=== The data ===

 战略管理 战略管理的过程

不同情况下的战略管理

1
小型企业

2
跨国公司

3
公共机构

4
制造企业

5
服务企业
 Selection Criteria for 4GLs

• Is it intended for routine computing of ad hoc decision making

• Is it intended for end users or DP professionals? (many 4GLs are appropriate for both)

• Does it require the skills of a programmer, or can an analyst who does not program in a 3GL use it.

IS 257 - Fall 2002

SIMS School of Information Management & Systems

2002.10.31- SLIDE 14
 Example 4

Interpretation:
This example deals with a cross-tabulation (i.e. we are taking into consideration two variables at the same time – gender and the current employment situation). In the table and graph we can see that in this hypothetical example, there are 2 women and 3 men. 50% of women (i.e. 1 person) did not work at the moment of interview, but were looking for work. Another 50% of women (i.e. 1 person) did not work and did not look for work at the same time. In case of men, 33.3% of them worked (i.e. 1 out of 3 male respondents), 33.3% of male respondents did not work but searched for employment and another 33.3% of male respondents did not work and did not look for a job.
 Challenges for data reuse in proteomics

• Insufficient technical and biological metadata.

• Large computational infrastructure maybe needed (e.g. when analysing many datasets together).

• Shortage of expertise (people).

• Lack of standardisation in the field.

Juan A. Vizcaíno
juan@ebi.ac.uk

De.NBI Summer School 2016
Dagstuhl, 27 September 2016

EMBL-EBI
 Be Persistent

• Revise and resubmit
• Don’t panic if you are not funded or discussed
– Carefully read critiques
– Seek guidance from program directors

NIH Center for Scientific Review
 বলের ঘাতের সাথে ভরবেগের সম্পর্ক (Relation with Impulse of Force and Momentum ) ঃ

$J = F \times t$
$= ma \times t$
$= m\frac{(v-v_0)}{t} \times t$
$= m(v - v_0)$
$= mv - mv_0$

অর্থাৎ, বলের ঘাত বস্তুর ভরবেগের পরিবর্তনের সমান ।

===

This exercise needs each record retyped exactly as shown.

 战略管理 战略管理的过程

不同情况下的战略管理

1
小型企业

2
跨国公司

3
公共机构

4
制造企业

5
服务企业
 Selection Criteria for 4GLs

• Is it intended for routine computing of ad hoc decision making

• Is it intended for end users or DP professionals? (many 4GLs are appropriate for both)

• Does it require the skills of a programmer, or can an analyst who does not program in a 3GL use it.

IS 257 - Fall 2002

SIMS School of Information Management & Systems

2002.10.31- SLIDE 14
 Example 4

Interpretation:
This example deals with a cross-tabulation (i.e. we are taking into consideration two variables at the same time – gender and the current employment situation). In the table and graph we can see that in this hypothetical example, there are 2 women and 3 men. 50% of women (i.e. 1 person) did not work at the moment of interview, but were looking for work. Another 50% of women (i.e. 1 person) did not work and did not look for work at the same time. In case of men, 33.3% of them worked (i.e. 1 out of 3 male respondents), 33.3% of male respondents did not work but searched for employment and another 33.3% of male respondents did not work and did not look for a job.
 Challenges for data reuse in proteomics

• Insufficient technical and biological metadata.

• Large computational infrastructure maybe needed (e.g. when analysing many datasets together).

• Shortage of expertise (people).

• Lack of standardisation in the field.

Juan A. Vizcaíno
juan@ebi.ac.uk

De.NBI Summer School 2016
Dagstuhl, 27 September 2016

EMBL-EBI
 Be Persistent

• Revise and resubmit
• Don’t panic if you are not funded or discussed
– Carefully read critiques
– Seek guidance from program directors

NIH Center for Scientific Review
 বলের ঘাতের সাথে ভরবেগের সম্পর্ক (Relation with Impulse of Force and Momentum ) ঃ

$J = F \times t$
$= ma \times t$
$= m\frac{(v-v_0)}{t} \times t$
$= m(v - v_0)$
$= mv - mv_0$

অর্থাৎ, বলের ঘাত বস্তুর ভরবেগের পরিবর্তনের সমান ।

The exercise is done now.